How to Make Pour Over Coffee

Brewing great coffee is a game of variables. The more control you have over the variables, the more delicious a cup you can brew. On one end of the spectrum you have automatic drip brewers that only allow you to control two variables: the amount of coffee and the grind. At the other end of that spectrum is the pour over, which gives you control over every variable: amount of coffee, grind, temperature of water, and brew speed. It is arguably the best way to brew coffee, though it does require time, and a skilled hand. Perfect practice makes perfect, so let's get started.

Pour Over Coffee Ratio

These are guidelines. Coffee connoisseurs prefer 14.1 grams per 8 ounces. For more info, check out our coffee ratio page.
  • 8 ounces water
  • 2 tablespoons (10.6 grams) coffee

Begin with your drip device positioned over the vessel you will brew into. If you are making a single cup you can brew directly into it. Place a paper filter into the dripper. Though not necessary, if the filter has a thick ridge, you may want to fold it over to create a smoother fit.

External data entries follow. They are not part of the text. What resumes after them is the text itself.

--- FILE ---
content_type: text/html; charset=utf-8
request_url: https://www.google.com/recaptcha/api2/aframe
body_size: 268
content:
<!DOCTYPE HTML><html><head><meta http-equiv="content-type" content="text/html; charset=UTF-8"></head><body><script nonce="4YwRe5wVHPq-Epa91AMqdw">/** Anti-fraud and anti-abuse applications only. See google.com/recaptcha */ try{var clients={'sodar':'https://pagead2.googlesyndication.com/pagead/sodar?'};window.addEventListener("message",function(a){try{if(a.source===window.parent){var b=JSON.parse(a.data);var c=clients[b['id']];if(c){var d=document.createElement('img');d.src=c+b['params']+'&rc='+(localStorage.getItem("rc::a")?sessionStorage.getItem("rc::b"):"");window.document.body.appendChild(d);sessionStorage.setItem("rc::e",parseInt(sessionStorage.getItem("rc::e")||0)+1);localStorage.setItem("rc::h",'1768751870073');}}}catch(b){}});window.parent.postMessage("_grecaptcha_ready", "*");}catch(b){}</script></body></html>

Note: There are many different types of drippers. A cone shaped filter such as the Hario V60 requires the most skill to navigate, due to the speed at which water can move through it. A flat bottom dripper like the Melitta No. 2, or one that uses a thick filter like the Chemex, are more forgiving.

Bring 8 ounces (250 grams) of water to 200° F (93.3° C). Slowly pour it over the empty filter, careful to saturate the entire thing.

Note: Rinsing paper filters is an important step for removing "papery" flavors from your coffee, and preheating your cup prevents your drink from cooling too quickly.

Bring another 8 ounces of water to 200° F. Meanwhile, grind about 2 tablespoons (10.6 grams) of coffee beans. The grind is the most important variable for tuning the flavor of your pour over. For a flat bottom dripper, start with a medium grind. For a cone shaped dripper, start about halfway between fine and medium.

Place the ground coffee in the wet paper cone. Give it a slight shake to even out the grounds.

Slowly pour water onto the grounds until they are saturated, and then a bit more. You want to use about twice as much water as you have coffee in the dripper. Start your pour in the center, and move outwards in a circular motion, being careful not to pour down the sides of the filter.

Let this slurry set for 30 seconds. If your beans are fresh, you will see a beautiful, bubbly foam rising from your grounds. This is known as the "bloom" and is caused by CO2 being released from the hot water interacting with the coffee.

Note: The bloom actually traces its origins back to the when the green coffee bean was first roasted. Like all organic matter, CO2 and other gases is released when coffee is exposed to extreme heat. The beans continue to slowly release CO2 after being roasted. That's the purpose of those one way vents you've probably spotted on bags of coffee - it lets the gas out. However, these same gases are also important for the flavor of coffee, which is why having fresh beans is so important.

Adding hot water to your grounds speeds up the release of CO2. During this time, the pressure from the escaping gases is working on the molecular level to push water away from the coffee. This is why we let the bloom set for 30 seconds. If we didn't, our water would rush by the grounds and reduce extraction.

Now pour again, this time using about 1/3 - 1/2 the remaining water. Start by slowly pouring into the middle, and work your way out in a circular motion. Be careful not to pour onto the sides of the filter - this will cause water to bypass most your grounds. Pouring onto the side will also pick up some of the "fine" grinds that naturally float to the rim of the coffee, which we don't want because they would over-extract.

Continue this process until you are out of water. For a single cup you want the entire pouring process to take about 2.5 - 3 minutes. If it went too fast, you can adjust the time by pouring slower and/or using a finer grind. A coarser grind will lead to a speedier brew.

You are ready to enjoy your cup. If this is your first pour over, chances are there are a few things you know you can improve on. Proceed back to step one when you're ready for your next uniquely personal cup of coffee.